Locked in this duel, afraid to look away, she was only half aware of the centaurs’ dropping their bundles upon the dusty ground, galloping towards her.

She felt Proteus reach for the centaurs’ power and with that ancient power, so different from elves, repair his own power and augment his force. With his greater force he pushed against her defenses, and she pushed back as hard as she could.

Yet the power of the centaurs was little, she remembered. The king of elves held almost all of it.

The ball of fire drew nearer and nearer.

She sweated and grunted and felt she could not hold on long. Their power, smaller though it was, was better aimed and more intent.

Oh, why wasn’t her uncle free? Why could he not help her? Let him help her, for she couldn’t do it alone.

Yet why should he help her when it had been she who’d brought them both to this trap?

Panic rose in Miranda, as she felt her power give under the push of the centaurs and Proteus combined.

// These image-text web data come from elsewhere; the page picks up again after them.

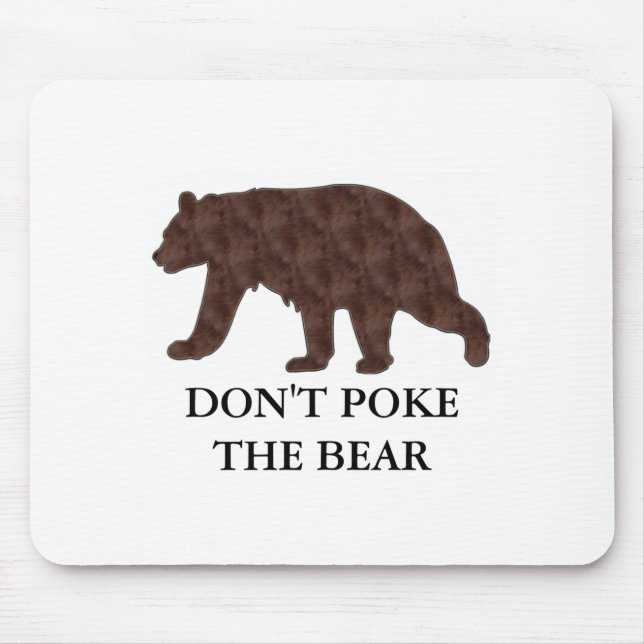 Dont Ke The Bear  Mouse Pad (Front)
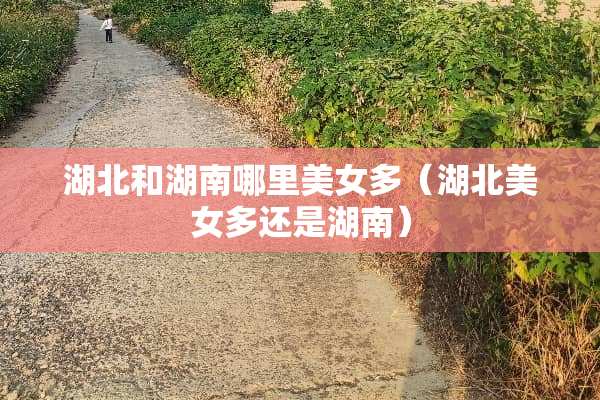 湖北和湖南哪里**多（湖北**多还是湖南）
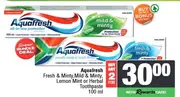 Aquafresh Fresh & Minty, Mild & Minty, Lemon Mint or Herbal Toothpaste 100 ml - Buy 2 for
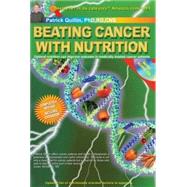 Beating Cancer With Nutrition: Combining the Best of Science and Nature for Healing in the 21st Century Simple, Safe, and Effective Natural Methods to Improve Outcome for Cancer pat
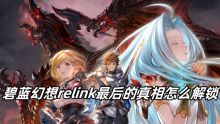 碧蓝幻想relink最后的真相怎么解锁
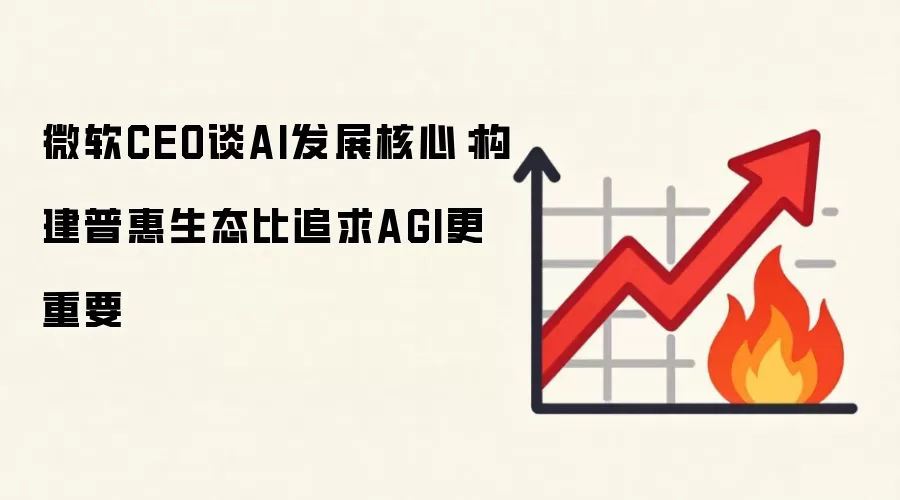 微软CEO谈AI发展核心:构建普惠生态比追求AGI更重要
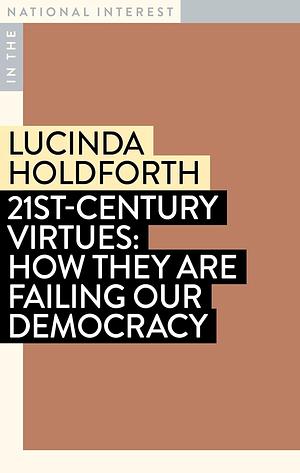 21st-Century Virtues: How They Are Failing Our Democracy by Lucinda Holdforth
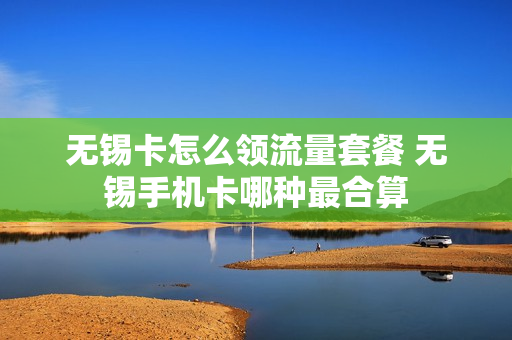 无锡卡怎么领流量套餐 无锡手机卡哪种最合算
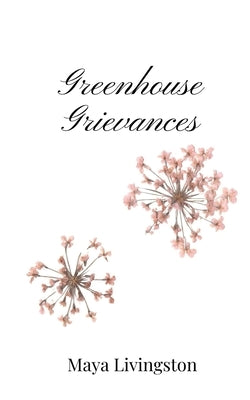 Greenhouse Grievances by Livingston, Maya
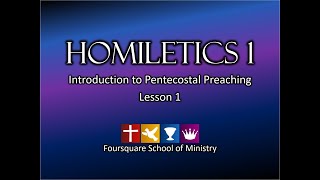 Homiletics  Lesson 1 [upl. by Anirtap]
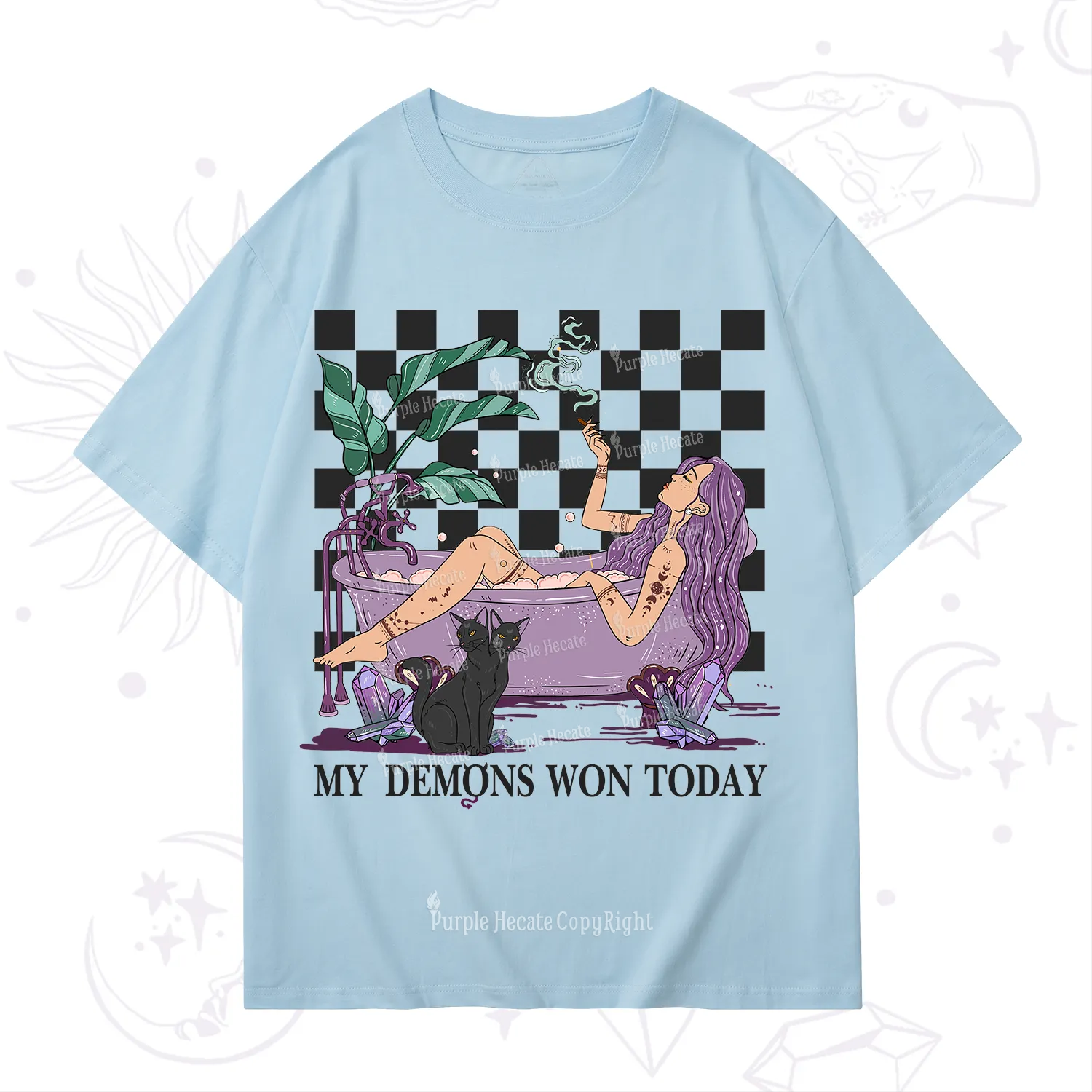Purplehecate My Demons Won Today T-Shirt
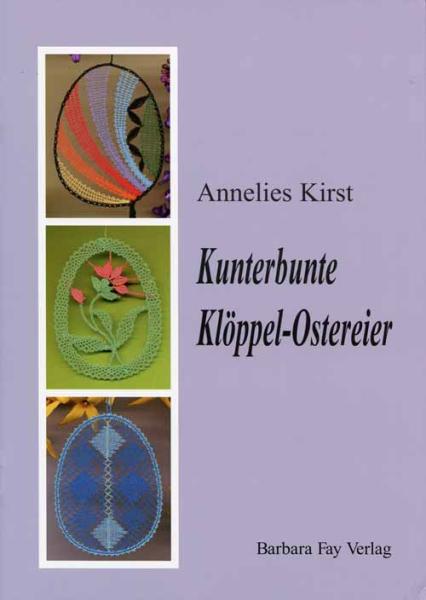 Kunterbunte Klöppel-Ostereier by Annelies Kirst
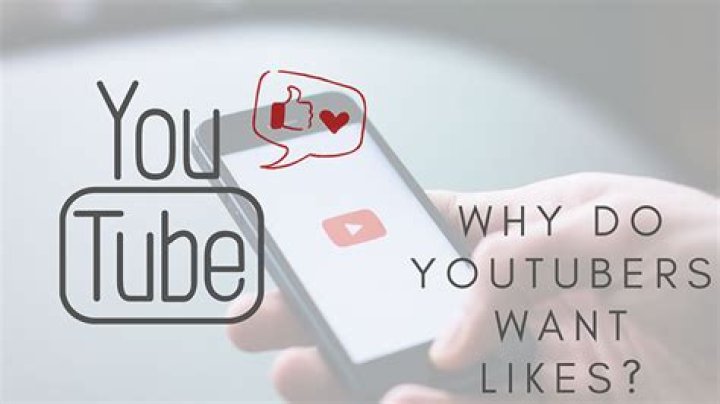 Why do YouTubers want likes?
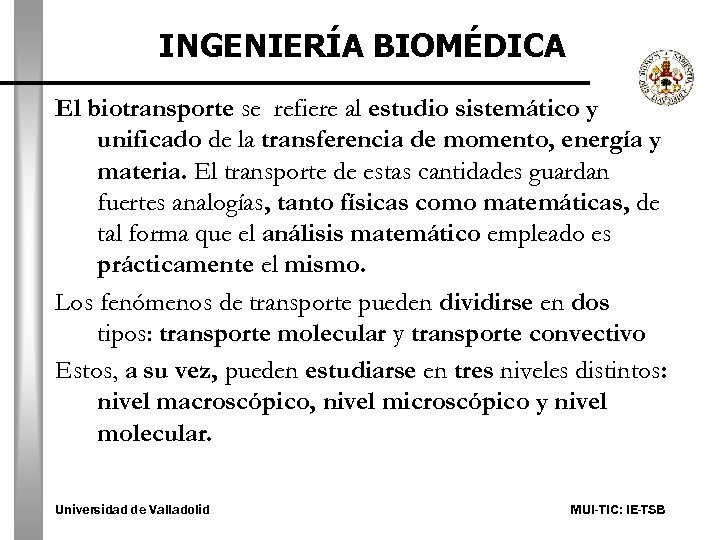 INGENIERÍA BIOMÉDICA El biotransporte se refiere al estudio sistemático y unificado de la transferencia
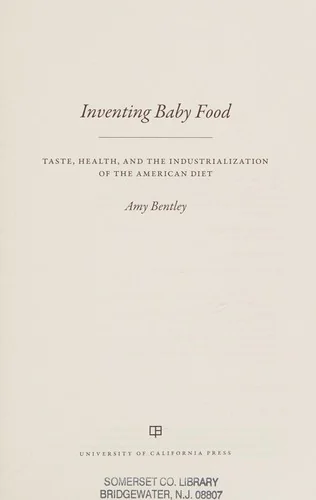 Inventing Baby Food: Taste, Health, and the Industrialization of the American Diet Volume 51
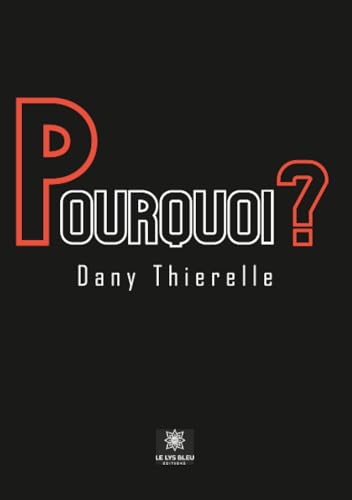 Pourquoi ? (French Edition)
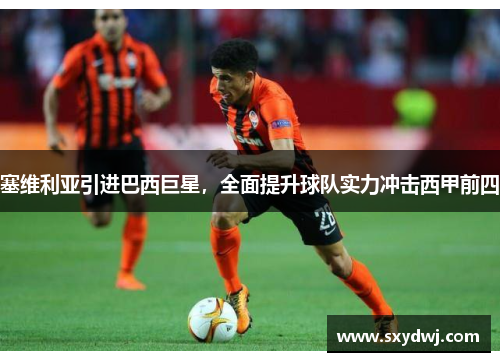 塞维利亚引进巴西巨星，全面提升球队实力冲击西甲前四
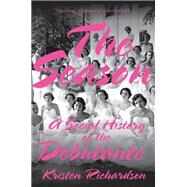 The Season A Social History of the Debutante by Richardson, Kristen, 9780393358537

The ball of fire, near, singed at her hair and made her skin smart with the heat.

“Leave her be,” Caliban’s voice said.

And Caliban, a fury of fur and unbound fangs, threw himself in front of Miranda, nipping at the horse legs of the centaurs and growling at Proteus.

Proteus jumped back and -- for a moment -- Miranda found such respite as she’d been seeking. With all her mind, she extinguished the ball of flame.

“Foul thing,” Proteus said. “I thought you were loyal to us.”

“Loyal to you, corruption?” Caliban asked. His voice sounded more human and less encumbered than usual. “Toads, beetles, bats light on you.” He ran in and nipped and nipped and ran back from the centaurs’ kicking hooves.

“Thou most lying slave,” Proteus said, "whom I offered thy whole heart’s desire, your love, your mistress to do with as you please.”

“As I please...” Caliban stopped his run and stood, his mouth half open. A sob tore through the lipless fissure. And now, the beast’s voice echoed with human tears. “As I please, you say. But what I please is to let her be, to let her be herself and to me, nothing. For if she loved me, oh, if she loved me, what I would have done. I would people the world with Calibans, a strong tribe, a fierce people. But she loves me not. Her desire was for you, you low, smooth-tongued villain.”

Caliban stood, as though stricken by the truth, the awful truth of this.

He didn’t notice Hylas’s charge or the hoof aimed at his head.

“Caliban,” Miranda screamed and, in her anxiety for him, for a moment forgot her defense, her magical shield and reached towards him.

The ball of fire enveloped Miranda. It didn’t burn her skin, though it stung. But it seemed to burn away at that place of calm and resolute anger that was her right as the Hunter’s daughter.

The hoof descended and hit Caliban’s head with a sound like a stone hitting a melon.

Caliban whimpered and fell, his fur all blood, his eyes wide open and fixed, staring.

She knelt beside him, cradling his gross, blood spattered head. “Poor creature,” she said, and, looking up, flung out with hatred, “And yet he’s worth a hundred of Proteus.”

“Caliban,” Miranda screamed. But she felt Proteus's power pressing her all about, trying to force her to do what he wished.

The leash of his controlling power closed about her magic. She could not now oppose him or attack him. But something she could still do to prevent herself from following his commands and being used as a shield between him and his most foul crime.

She closed her eyes and wished herself to sleep, as she had slept when she’d been very young, in her little bed, while the Hunter crooned a thunderous lullaby.